-- begin Record set --

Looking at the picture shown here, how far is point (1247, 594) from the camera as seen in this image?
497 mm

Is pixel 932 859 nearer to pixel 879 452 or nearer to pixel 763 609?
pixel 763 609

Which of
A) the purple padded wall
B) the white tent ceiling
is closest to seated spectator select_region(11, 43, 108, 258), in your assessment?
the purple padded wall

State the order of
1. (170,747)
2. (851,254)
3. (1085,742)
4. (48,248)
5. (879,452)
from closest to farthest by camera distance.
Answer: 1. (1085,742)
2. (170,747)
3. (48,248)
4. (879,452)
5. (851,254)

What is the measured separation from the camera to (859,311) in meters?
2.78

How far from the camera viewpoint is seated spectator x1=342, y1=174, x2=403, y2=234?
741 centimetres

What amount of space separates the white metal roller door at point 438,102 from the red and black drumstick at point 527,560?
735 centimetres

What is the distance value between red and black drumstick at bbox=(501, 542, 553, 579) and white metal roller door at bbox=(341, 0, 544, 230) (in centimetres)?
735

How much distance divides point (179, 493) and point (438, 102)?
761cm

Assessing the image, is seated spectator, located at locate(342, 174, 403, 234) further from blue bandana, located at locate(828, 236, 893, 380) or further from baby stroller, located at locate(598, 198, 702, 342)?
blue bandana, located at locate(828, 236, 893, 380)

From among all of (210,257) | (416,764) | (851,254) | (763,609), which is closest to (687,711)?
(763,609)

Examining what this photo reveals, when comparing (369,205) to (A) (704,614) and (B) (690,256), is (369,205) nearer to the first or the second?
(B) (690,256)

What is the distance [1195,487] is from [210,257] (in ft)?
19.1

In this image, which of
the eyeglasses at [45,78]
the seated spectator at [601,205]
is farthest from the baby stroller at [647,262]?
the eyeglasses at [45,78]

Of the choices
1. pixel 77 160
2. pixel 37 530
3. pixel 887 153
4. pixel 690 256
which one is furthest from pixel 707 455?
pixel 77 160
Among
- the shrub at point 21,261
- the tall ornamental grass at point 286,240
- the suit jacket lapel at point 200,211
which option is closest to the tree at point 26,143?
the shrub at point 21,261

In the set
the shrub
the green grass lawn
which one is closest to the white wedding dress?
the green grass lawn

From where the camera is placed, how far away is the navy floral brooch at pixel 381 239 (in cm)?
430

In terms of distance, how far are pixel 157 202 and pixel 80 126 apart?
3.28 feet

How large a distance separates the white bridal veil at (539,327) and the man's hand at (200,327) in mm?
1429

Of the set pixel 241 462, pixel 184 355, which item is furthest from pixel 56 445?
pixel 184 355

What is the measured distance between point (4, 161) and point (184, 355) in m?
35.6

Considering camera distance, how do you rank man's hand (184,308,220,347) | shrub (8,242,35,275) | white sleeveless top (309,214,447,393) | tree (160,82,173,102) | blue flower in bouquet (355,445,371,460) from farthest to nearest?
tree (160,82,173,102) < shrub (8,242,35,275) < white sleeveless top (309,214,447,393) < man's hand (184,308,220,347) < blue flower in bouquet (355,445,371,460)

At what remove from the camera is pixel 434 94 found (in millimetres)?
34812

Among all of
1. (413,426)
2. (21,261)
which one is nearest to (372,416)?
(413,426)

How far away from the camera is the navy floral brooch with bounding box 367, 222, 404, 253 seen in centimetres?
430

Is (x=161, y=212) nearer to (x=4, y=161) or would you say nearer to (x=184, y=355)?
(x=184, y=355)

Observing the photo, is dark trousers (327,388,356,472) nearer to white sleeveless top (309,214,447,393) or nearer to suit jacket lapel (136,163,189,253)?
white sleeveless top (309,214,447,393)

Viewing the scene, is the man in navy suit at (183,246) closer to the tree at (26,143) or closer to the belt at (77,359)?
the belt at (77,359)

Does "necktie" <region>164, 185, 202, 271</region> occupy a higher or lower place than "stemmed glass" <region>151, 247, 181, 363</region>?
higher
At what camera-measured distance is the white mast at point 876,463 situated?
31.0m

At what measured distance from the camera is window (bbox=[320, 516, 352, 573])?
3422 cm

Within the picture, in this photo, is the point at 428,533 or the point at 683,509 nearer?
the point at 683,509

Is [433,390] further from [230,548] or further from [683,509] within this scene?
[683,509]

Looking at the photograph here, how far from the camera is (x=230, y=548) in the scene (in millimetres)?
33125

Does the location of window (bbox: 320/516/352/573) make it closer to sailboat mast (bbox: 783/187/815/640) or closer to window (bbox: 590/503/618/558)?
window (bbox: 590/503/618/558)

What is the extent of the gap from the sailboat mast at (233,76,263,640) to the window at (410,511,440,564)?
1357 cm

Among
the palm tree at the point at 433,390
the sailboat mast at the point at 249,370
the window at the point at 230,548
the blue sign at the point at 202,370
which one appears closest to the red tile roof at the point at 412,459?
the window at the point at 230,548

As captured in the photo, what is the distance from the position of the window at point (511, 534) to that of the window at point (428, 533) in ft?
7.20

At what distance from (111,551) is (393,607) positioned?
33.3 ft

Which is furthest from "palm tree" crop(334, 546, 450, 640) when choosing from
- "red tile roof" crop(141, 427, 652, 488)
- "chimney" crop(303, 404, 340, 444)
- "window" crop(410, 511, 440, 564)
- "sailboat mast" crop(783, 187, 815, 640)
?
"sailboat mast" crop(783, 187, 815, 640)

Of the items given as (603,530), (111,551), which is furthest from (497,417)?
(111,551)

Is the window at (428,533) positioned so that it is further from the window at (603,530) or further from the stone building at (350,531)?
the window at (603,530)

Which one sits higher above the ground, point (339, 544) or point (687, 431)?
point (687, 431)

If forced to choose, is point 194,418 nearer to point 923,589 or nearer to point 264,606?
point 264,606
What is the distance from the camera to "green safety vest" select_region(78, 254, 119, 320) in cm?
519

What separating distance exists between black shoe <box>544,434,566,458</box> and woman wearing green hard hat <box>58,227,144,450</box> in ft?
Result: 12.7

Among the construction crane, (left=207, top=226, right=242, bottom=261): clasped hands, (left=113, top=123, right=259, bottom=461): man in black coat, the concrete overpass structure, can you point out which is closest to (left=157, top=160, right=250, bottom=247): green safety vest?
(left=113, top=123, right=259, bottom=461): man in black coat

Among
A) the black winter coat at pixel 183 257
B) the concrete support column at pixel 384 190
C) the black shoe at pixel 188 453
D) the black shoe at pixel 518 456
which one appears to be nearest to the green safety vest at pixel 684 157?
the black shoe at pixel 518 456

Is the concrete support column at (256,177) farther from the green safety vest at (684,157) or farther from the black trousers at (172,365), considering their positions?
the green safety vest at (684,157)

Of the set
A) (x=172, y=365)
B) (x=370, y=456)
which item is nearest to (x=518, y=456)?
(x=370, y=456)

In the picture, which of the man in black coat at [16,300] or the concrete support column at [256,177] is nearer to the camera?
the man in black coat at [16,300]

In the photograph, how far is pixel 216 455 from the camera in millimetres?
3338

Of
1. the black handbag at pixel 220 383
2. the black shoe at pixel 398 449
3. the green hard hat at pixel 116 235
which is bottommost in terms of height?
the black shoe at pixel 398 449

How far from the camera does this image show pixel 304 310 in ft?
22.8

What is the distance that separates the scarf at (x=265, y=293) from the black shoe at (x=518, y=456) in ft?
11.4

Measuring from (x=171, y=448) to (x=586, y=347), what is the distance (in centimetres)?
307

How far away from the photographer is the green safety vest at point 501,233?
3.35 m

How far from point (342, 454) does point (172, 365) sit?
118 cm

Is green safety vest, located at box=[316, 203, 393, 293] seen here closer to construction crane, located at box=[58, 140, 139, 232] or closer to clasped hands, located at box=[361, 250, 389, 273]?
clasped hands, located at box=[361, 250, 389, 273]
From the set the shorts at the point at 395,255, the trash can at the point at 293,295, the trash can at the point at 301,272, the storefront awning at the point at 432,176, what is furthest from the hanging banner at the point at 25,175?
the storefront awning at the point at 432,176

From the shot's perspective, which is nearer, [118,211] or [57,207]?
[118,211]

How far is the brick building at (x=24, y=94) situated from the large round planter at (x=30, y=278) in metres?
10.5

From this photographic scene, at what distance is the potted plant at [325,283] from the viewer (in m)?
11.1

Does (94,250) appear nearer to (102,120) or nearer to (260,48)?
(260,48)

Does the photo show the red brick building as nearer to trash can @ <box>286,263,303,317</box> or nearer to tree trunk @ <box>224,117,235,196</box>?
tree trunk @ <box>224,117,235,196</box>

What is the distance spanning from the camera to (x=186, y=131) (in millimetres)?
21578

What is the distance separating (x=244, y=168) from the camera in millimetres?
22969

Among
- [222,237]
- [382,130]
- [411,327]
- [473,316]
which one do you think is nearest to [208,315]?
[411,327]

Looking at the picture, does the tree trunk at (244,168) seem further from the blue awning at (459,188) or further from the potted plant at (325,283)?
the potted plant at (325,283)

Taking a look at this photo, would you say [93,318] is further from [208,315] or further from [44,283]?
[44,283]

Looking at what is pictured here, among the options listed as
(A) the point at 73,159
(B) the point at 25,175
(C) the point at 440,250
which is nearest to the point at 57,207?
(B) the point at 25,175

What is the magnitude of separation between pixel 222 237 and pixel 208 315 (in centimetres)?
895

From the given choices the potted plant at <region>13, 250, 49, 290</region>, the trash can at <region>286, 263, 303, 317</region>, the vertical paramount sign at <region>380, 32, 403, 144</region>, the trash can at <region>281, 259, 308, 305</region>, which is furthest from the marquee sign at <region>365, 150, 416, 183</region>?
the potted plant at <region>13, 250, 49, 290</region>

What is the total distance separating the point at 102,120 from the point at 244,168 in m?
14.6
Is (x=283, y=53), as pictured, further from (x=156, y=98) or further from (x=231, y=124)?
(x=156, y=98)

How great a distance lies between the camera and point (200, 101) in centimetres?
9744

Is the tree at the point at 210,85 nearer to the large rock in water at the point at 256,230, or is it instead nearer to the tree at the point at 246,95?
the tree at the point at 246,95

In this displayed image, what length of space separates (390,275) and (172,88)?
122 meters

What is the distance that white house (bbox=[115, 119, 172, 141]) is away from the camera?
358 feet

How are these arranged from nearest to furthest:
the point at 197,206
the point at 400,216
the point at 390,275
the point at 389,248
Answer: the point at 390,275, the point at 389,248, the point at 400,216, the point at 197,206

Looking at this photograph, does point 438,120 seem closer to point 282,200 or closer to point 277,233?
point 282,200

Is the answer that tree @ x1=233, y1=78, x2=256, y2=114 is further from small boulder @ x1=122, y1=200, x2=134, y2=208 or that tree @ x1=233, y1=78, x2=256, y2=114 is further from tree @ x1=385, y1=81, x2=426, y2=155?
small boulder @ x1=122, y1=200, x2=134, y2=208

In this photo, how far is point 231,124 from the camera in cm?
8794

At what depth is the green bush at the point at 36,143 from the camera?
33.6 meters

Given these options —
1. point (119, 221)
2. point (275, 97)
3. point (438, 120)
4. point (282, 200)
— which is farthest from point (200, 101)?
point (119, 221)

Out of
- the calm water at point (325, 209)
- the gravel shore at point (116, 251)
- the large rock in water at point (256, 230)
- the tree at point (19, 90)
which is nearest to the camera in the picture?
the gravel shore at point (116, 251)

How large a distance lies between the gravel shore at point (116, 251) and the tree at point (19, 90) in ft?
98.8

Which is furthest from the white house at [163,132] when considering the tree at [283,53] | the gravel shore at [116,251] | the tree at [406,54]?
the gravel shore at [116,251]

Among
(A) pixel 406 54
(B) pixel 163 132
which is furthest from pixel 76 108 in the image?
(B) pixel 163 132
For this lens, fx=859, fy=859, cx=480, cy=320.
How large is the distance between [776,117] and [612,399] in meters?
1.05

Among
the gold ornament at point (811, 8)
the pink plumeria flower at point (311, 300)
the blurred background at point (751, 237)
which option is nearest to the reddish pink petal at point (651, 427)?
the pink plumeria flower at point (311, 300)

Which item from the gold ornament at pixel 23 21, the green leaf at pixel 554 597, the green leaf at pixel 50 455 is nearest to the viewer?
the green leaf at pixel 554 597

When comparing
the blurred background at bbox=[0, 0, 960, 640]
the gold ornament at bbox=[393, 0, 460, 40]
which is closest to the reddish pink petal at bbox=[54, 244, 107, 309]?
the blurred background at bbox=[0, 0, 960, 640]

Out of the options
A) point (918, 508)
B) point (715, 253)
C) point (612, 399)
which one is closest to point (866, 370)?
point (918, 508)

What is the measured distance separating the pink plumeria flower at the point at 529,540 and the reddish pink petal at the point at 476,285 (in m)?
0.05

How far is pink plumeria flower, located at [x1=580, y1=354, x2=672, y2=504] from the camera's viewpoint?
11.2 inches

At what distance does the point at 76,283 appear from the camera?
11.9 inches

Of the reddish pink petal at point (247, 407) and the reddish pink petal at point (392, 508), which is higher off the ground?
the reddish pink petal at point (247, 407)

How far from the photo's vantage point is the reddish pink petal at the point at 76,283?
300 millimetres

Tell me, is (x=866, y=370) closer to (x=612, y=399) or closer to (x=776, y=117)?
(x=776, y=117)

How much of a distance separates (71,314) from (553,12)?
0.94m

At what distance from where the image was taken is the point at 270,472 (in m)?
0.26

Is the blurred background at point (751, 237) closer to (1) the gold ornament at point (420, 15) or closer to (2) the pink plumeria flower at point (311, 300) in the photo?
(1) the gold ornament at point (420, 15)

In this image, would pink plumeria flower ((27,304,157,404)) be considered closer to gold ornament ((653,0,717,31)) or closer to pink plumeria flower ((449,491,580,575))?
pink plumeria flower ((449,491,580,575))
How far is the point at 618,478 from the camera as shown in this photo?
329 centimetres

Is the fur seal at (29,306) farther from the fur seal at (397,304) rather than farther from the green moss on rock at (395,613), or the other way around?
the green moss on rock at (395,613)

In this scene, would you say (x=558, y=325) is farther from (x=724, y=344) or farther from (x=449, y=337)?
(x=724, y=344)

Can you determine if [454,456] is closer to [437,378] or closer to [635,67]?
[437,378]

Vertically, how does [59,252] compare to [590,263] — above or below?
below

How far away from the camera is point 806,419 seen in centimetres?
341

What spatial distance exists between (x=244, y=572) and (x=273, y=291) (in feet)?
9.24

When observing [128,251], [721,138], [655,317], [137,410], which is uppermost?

-- end Record set --

**Problem to solve**
Give the stretch of rows above from the line containing "How far from the camera viewpoint" through the line containing "735 centimetres" as a Markdown table with columns Index and Entry. Number each line and skip blank lines.

**Task solution**
| Index | Entry |
|---|---|
| 1 | How far from the camera viewpoint is seated spectator x1=342, y1=174, x2=403, y2=234? |
| 2 | 741 centimetres |
| 3 | What amount of space separates the white metal roller door at point 438,102 from the red and black drumstick at point 527,560? |
| 4 | 735 centimetres |